#### WHAT THE TASK ASKS:
Starting with the first line and ending with the one that holds "A: Unidentified small", retype the entries exactly.

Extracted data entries
- Opening Delimiter -

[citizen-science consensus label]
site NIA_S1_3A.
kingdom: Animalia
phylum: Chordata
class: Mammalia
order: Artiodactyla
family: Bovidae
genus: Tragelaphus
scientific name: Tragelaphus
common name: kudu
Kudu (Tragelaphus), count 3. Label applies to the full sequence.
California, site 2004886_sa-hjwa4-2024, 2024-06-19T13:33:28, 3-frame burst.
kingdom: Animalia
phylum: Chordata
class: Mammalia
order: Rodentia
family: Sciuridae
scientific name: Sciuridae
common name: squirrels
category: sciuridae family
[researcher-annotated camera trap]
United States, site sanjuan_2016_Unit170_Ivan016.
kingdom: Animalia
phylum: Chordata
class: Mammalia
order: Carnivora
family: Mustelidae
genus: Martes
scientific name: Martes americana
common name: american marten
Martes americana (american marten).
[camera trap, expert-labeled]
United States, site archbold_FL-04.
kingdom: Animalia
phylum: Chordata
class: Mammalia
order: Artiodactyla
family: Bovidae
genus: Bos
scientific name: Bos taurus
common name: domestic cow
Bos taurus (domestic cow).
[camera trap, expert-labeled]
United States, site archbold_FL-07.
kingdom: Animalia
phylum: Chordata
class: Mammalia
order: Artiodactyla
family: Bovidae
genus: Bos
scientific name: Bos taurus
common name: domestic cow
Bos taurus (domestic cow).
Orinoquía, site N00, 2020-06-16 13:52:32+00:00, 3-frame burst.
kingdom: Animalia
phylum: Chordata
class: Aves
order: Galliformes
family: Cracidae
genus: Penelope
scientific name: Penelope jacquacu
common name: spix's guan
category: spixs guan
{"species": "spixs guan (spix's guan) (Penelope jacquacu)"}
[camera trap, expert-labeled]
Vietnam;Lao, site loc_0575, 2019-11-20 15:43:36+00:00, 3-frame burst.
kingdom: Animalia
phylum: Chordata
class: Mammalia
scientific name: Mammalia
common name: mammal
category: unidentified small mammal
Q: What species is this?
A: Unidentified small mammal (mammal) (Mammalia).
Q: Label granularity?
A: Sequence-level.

- Closing Delimiter -

#### TASK OUTPUT:
[citizen-science consensus label]
site NIA_S1_3A.
kingdom: Animalia
phylum: Chordata
class: Mammalia
order: Artiodactyla
family: Bovidae
genus: Tragelaphus
scientific name: Tragelaphus
common name: kudu
Kudu (Tragelaphus), count 3. Label applies to the full sequence.
California, site 2004886_sa-hjwa4-2024, 2024-06-19T13:33:28, 3-frame burst.
kingdom: Animalia
phylum: Chordata
class: Mammalia
order: Rodentia
family: Sciuridae
scientific name: Sciuridae
common name: squirrels
category: sciuridae family
[researcher-annotated camera trap]
United States, site sanjuan_2016_Unit170_Ivan016.
kingdom: Animalia
phylum: Chordata
class: Mammalia
order: Carnivora
family: Mustelidae
genus: Martes
scientific name: Martes americana
common name: american marten
Martes americana (american marten).
[camera trap, expert-labeled]
United States, site archbold_FL-04.
kingdom: Animalia
phylum: Chordata
class: Mammalia
order: Artiodactyla
family: Bovidae
genus: Bos
scientific name: Bos taurus
common name: domestic cow
Bos taurus (domestic cow).
[camera trap, expert-labeled]
United States, site archbold_FL-07.
kingdom: Animalia
phylum: Chordata
class: Mammalia
order: Artiodactyla
family: Bovidae
genus: Bos
scientific name: Bos taurus
common name: domestic cow
Bos taurus (domestic cow).
Orinoquía, site N00, 2020-06-16 13:52:32+00:00, 3-frame burst.
kingdom: Animalia
phylum: Chordata
class: Aves
order: Galliformes
family: Cracidae
genus: Penelope
scientific name: Penelope jacquacu
common name: spix's guan
category: spixs guan
{"species": "spixs guan (spix's guan) (Penelope jacquacu)"}
[camera trap, expert-labeled]
Vietnam;Lao, site loc_0575, 2019-11-20 15:43:36+00:00, 3-frame burst.
kingdom: Animalia
phylum: Chordata
class: Mammalia
scientific name: Mammalia
common name: mammal
category: unidentified small mammal
Q: What species is this?
A: Unidentified small mammal (mammal) (Mammalia).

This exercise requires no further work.